(Supplied records)
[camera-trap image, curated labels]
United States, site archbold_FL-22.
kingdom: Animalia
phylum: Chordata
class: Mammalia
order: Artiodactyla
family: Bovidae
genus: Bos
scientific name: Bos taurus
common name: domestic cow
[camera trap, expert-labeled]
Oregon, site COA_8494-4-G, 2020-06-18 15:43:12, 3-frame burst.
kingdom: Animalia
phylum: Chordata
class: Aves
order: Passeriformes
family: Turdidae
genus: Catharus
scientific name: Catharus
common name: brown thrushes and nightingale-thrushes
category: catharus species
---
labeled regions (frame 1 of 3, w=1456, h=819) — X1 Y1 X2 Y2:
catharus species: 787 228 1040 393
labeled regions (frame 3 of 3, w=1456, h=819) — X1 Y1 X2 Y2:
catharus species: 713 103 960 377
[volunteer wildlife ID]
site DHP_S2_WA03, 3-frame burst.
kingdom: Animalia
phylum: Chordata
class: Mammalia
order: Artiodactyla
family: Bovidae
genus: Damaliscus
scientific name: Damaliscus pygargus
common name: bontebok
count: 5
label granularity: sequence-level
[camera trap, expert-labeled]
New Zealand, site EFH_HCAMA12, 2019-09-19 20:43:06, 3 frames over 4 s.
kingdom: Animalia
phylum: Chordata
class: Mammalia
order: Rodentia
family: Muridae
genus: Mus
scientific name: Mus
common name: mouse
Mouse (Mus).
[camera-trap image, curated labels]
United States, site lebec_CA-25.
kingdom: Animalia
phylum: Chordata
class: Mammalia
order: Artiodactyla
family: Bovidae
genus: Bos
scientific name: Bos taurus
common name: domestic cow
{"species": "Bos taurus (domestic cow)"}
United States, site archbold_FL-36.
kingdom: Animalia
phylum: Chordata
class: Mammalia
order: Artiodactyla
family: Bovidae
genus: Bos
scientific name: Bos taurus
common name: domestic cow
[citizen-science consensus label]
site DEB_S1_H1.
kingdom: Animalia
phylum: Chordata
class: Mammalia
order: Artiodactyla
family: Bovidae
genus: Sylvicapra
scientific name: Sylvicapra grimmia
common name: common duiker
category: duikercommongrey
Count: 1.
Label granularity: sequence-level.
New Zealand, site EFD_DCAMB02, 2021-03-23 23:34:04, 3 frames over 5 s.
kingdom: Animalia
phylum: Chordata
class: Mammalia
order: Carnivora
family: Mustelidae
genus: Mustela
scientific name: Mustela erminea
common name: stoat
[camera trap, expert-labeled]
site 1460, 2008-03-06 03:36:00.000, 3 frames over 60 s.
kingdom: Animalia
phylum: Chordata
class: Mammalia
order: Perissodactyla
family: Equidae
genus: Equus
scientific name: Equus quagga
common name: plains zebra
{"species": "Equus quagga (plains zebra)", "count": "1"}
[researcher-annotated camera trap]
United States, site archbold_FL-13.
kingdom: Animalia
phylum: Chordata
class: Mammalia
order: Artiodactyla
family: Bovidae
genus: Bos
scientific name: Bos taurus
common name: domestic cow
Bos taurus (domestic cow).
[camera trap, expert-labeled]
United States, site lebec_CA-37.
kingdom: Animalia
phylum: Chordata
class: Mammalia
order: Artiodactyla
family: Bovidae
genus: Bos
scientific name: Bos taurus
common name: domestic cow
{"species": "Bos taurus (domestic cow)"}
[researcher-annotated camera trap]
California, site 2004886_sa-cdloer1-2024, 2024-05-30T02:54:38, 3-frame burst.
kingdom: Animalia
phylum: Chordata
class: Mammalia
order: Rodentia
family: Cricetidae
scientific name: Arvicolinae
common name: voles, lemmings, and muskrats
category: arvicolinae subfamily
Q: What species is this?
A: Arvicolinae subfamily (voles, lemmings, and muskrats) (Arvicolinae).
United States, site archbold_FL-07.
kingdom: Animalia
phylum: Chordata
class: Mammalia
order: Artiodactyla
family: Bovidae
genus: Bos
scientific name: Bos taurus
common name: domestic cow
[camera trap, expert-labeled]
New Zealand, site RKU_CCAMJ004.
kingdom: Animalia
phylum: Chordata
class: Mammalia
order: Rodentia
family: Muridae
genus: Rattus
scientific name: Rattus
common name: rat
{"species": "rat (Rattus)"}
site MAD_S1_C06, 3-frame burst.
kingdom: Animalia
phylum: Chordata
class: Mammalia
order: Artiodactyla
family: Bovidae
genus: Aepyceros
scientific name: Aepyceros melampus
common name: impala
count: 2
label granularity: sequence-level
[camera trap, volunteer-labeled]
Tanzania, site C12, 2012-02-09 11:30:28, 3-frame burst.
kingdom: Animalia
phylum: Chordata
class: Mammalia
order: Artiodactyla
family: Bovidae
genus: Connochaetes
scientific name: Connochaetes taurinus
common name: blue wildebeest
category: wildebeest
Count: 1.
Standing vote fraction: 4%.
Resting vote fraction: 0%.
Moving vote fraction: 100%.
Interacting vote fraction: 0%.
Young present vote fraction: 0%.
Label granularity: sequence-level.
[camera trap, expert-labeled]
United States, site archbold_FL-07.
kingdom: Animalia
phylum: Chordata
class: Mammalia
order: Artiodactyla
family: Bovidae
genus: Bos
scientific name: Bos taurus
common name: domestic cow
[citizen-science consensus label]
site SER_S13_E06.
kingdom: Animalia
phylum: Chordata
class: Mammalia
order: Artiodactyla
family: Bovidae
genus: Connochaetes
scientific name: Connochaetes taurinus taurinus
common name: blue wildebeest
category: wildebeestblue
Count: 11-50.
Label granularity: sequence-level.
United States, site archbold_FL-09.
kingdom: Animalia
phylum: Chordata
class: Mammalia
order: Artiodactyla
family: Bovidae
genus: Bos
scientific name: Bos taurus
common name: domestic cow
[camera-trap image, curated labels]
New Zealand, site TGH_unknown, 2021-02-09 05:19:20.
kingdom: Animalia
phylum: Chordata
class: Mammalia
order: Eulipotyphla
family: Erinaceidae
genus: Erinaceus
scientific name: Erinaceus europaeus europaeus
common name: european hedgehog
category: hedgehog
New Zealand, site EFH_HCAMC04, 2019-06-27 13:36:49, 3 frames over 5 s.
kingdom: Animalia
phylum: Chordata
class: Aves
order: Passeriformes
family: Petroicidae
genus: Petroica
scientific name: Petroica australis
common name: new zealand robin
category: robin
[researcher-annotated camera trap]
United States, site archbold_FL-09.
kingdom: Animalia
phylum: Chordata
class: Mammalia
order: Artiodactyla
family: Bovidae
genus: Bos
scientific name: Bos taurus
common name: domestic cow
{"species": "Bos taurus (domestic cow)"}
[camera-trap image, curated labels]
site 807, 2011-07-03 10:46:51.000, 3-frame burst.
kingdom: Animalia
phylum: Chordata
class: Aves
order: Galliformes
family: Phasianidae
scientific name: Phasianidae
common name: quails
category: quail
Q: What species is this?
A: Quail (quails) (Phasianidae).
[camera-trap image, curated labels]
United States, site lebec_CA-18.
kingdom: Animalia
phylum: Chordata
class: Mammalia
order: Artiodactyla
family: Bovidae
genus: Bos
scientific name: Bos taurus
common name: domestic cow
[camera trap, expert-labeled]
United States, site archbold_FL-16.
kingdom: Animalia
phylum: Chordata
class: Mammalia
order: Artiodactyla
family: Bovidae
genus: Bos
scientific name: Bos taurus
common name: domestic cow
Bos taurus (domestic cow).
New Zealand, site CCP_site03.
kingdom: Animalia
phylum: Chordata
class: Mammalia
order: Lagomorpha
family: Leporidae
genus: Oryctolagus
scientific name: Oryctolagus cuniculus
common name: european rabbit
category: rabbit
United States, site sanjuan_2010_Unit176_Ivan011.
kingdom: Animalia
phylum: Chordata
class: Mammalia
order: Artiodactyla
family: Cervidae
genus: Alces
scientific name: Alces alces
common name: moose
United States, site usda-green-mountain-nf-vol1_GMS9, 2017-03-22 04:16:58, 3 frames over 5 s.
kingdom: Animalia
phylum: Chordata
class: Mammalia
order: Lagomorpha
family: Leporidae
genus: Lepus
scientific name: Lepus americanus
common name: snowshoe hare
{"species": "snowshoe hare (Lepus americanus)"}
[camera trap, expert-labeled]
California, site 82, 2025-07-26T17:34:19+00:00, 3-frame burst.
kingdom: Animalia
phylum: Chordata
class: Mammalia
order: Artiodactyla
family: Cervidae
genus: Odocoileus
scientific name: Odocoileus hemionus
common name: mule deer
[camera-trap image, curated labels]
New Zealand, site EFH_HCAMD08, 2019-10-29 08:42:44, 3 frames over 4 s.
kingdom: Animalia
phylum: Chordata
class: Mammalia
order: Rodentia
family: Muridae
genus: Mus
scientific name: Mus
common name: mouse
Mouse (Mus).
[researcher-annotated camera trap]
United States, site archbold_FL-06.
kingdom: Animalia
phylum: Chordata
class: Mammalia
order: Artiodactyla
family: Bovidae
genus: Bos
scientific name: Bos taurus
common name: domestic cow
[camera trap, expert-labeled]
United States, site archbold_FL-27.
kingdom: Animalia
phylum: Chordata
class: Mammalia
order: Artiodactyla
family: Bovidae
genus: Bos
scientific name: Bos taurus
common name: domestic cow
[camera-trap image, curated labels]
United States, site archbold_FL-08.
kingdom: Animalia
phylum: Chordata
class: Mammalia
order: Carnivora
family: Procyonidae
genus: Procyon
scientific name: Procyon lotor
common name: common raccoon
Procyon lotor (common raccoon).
(End Supplied records)
§ **Activity**
Each line from the top of the listing down to and including the one containing "common name: brown" should be transcribed exactly; nothing else is to be output.

§ **Response to this exercise**
[camera-trap image, curated labels]
United States, site archbold_FL-22.
kingdom: Animalia
phylum: Chordata
class: Mammalia
order: Artiodactyla
family: Bovidae
genus: Bos
scientific name: Bos taurus
common name: domestic cow
[camera trap, expert-labeled]
Oregon, site COA_8494-4-G, 2020-06-18 15:43:12, 3-frame burst.
kingdom: Animalia
phylum: Chordata
class: Aves
order: Passeriformes
family: Turdidae
genus: Catharus
scientific name: Catharus
common name: brown thrushes and nightingale-thrushes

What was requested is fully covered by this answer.